▶ _Assignment_:
Filter the entries for lines with the word "vote".

----

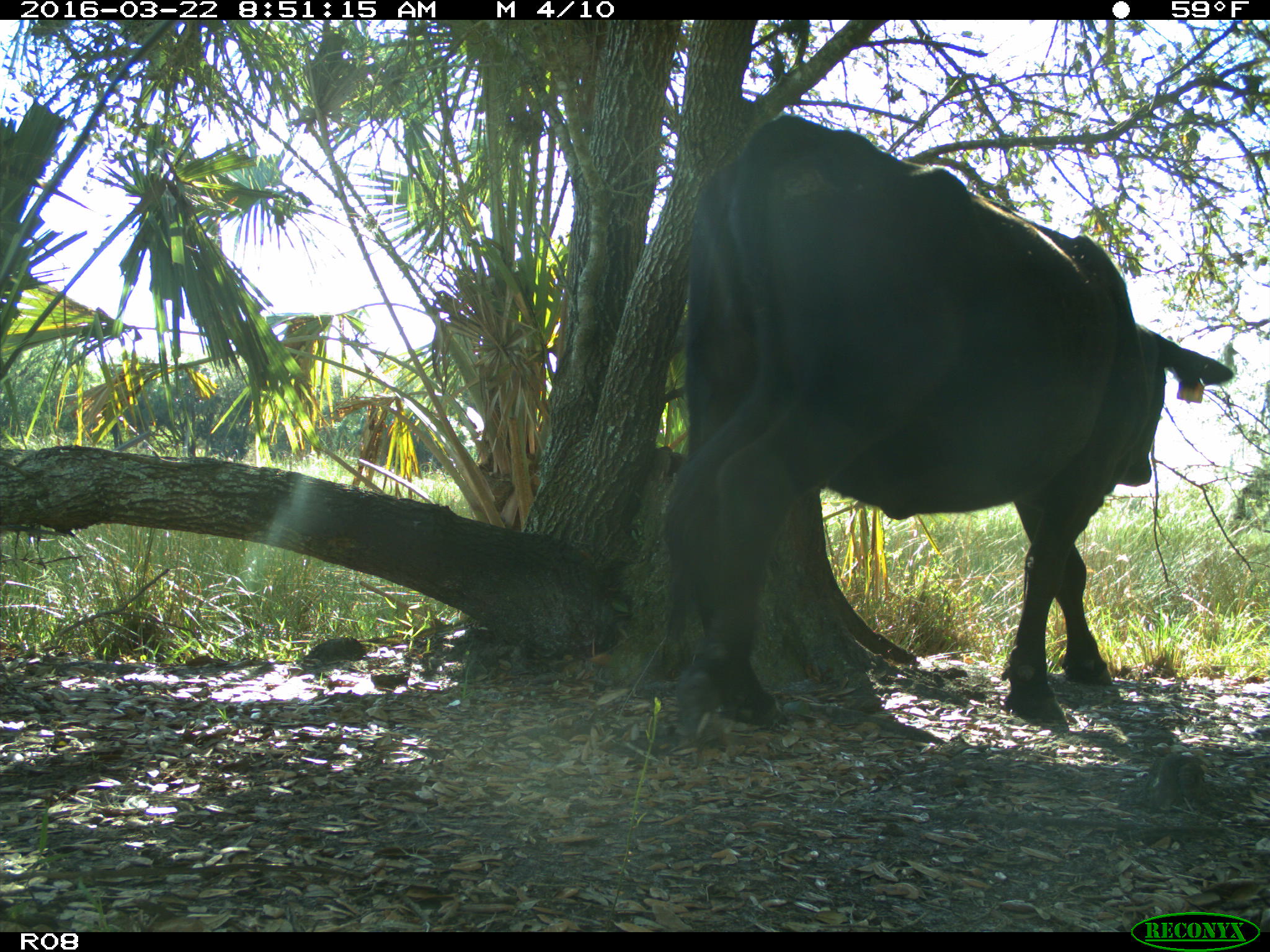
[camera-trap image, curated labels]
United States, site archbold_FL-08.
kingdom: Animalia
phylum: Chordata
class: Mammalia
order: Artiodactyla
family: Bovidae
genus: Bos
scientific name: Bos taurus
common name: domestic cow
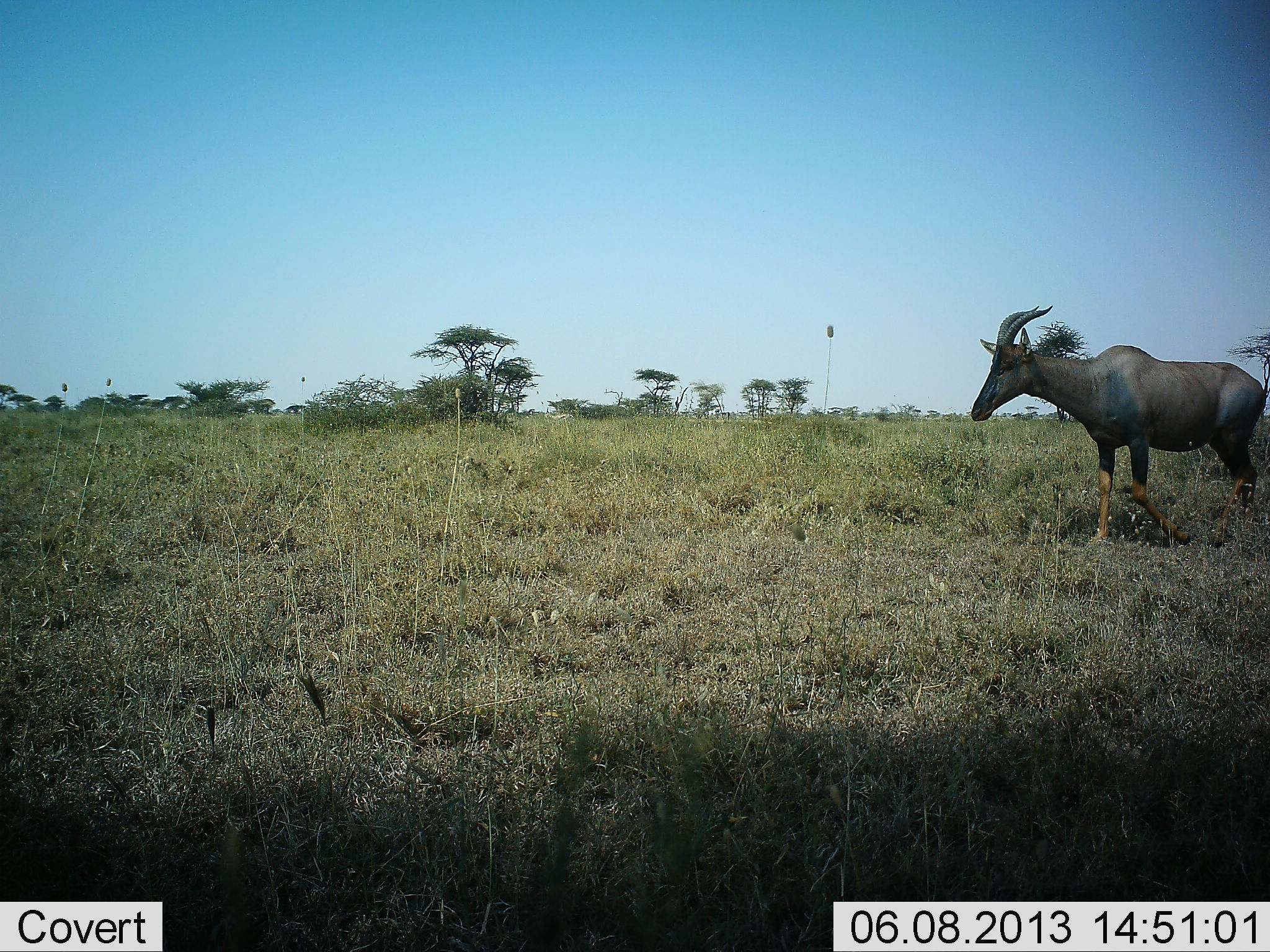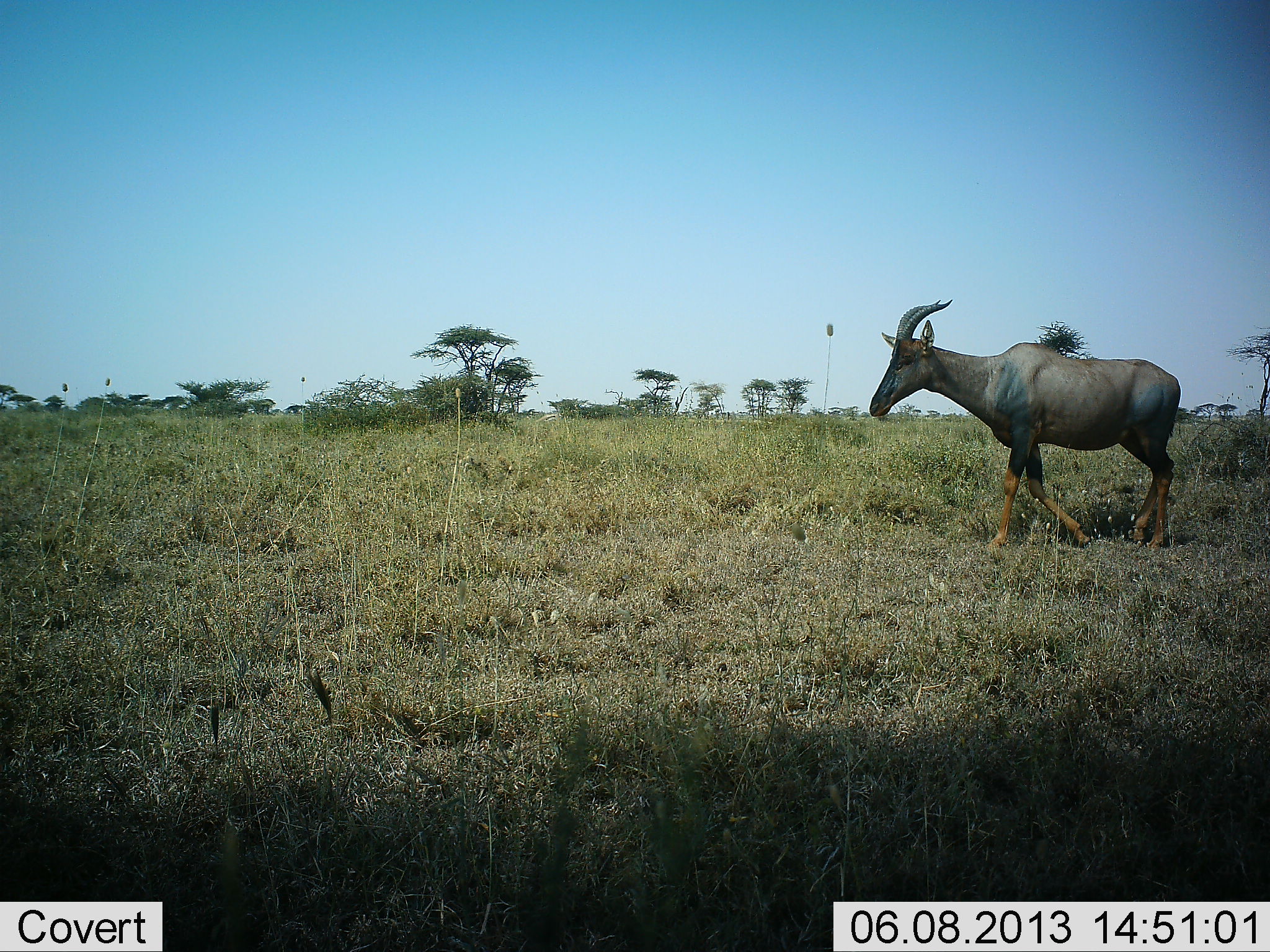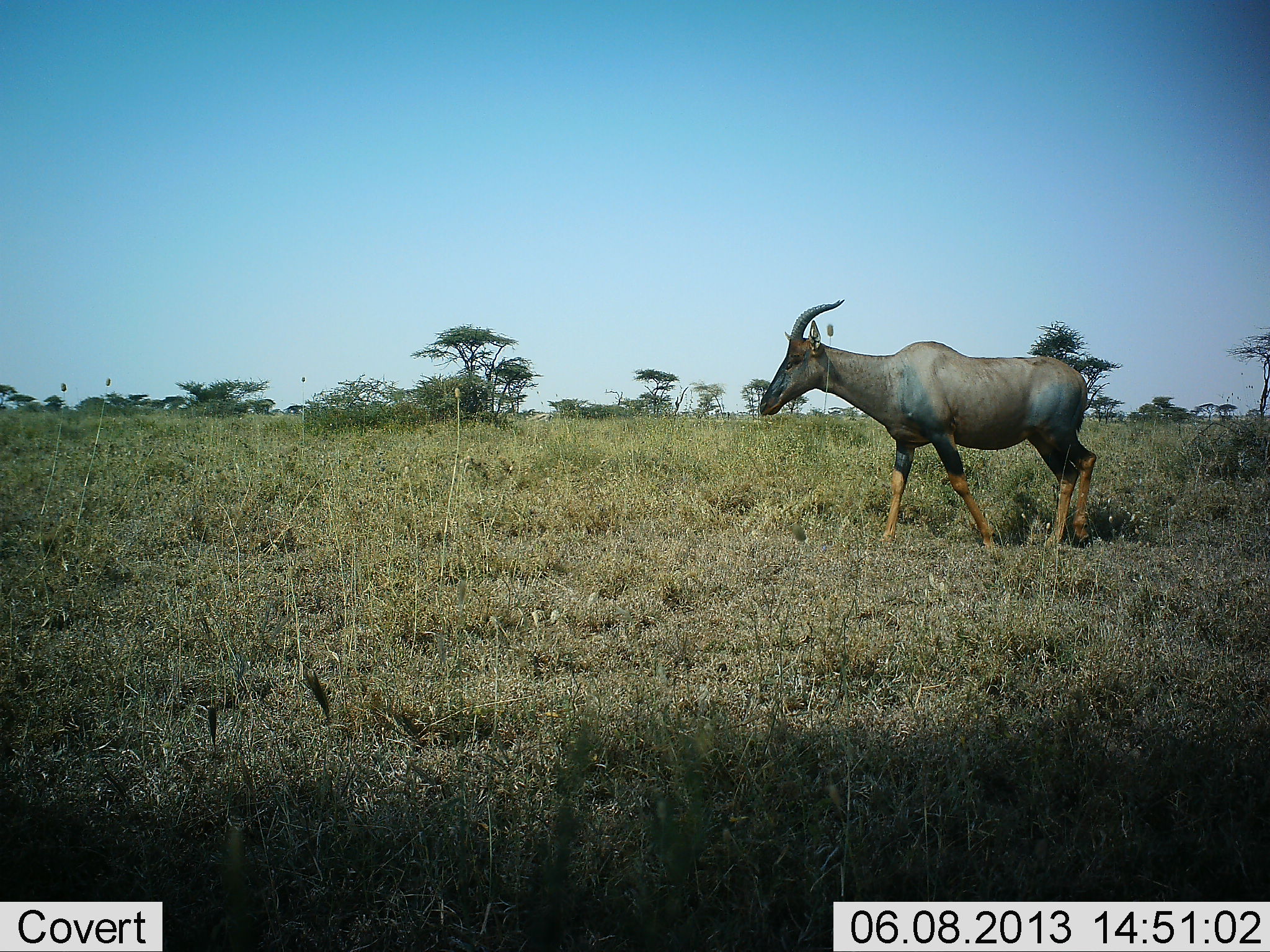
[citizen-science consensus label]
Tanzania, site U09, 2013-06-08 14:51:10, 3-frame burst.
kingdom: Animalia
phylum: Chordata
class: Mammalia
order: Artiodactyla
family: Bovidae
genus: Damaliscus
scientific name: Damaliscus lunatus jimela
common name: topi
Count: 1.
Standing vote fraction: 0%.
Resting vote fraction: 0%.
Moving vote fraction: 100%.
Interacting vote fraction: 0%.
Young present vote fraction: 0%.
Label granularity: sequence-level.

----

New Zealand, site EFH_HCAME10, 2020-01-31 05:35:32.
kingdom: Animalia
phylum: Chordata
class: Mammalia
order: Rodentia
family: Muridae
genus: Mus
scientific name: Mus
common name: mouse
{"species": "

----

▶ _Solution below_:
Standing vote fraction: 0%.
Resting vote fraction: 0%.
Moving vote fraction: 100%.
Interacting vote fraction: 0%.
Young present vote fraction: 0%.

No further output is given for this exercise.